◆ Text block
—————

Objective: We report 2-year treatment period of vamorolone (VBP15-LTE) versus corticosteroid treatment data from the NorthStar UK (NSUK) Clinical Network and the CINRG Duchenne Natural History Study (DNHS).
Results: The mean TTSTAND, TTRW, and TTCLIMB velocities were not significantly different between the vamorolone-treated VBP-LTE (n=23) and group-matched corticosteroid-treated DNHS participants (n=75). As well, the 2-year change in mean total NSAA scores for vamorolone-treated participants (-0.61± 8.12 [CI -4.65, 3.43]; n=18) was similar to NSUK corticosteroid-treated participants (-0.39 ± 5.29 [CI -1.907, 1.132]; n=49). A relative risk analysis of NSAA scores showed no significant difference in the risk of losing a motor function between the two cohorts: NSUK participants lost 139/1734 functions while VBP15-LTE participants lost 26/335 functions (RR 1.033 [CI 0.691, 1.544]). Nonparametric maximum likelihood estimate of median time to reach a TTSTAND milestone of ?10 seconds for VBP15-LTE participants was >9.31 years (CI 7.51, Inf), for DNHS >9.31 years (CI 8.29, Inf), and for NSUK 9.55 years (CI 8.87, Inf).
Conclusions: Vamorolone showed a disease-modifying effect in boys with DMD, with maintenance of muscle strength and function similar to corticosteroid real-world data observed in the NSUK and DNHS cohorts over a 2-year treatment period.

—————

◆ Data records
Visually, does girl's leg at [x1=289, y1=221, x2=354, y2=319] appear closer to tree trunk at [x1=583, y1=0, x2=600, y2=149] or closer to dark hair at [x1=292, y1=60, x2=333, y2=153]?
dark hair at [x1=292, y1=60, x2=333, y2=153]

—————

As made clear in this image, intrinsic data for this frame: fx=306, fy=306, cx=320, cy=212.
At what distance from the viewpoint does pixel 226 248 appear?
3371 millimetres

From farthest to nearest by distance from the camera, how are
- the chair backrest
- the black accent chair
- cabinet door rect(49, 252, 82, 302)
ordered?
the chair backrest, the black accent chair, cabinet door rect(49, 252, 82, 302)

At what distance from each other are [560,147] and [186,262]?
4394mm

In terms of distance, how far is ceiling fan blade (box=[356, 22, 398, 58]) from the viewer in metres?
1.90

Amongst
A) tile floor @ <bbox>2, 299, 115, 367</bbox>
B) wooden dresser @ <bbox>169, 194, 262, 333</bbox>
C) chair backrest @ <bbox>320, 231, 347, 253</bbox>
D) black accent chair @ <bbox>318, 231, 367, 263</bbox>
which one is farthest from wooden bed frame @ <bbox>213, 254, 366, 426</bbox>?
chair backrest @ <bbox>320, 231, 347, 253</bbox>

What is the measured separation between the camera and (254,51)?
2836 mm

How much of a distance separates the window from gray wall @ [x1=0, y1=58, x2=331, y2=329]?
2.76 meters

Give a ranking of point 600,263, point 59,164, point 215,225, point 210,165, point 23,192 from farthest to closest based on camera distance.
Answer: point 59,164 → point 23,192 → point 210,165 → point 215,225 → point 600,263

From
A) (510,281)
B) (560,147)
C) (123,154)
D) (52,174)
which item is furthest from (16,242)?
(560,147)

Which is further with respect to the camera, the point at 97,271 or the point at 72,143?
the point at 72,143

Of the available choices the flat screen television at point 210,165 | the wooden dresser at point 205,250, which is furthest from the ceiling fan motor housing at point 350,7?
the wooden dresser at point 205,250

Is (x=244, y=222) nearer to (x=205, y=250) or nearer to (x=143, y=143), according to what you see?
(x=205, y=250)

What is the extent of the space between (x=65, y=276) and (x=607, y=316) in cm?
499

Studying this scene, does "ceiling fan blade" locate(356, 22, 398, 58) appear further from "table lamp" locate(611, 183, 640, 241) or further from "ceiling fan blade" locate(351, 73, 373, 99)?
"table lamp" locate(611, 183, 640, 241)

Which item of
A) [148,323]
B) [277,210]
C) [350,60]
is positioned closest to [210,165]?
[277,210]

—————

◆ Exercise directions
Reproduce the part of the vamorolone text above that opens with the words containing "Objective: We report" and closes with "History Study (DNHS).".

◆ Output for this exercise
Objective: We report 2-year treatment period of vamorolone (VBP15-LTE) versus corticosteroid treatment data from the NorthStar UK (NSUK) Clinical Network and the CINRG Duchenne Natural History Study (DNHS).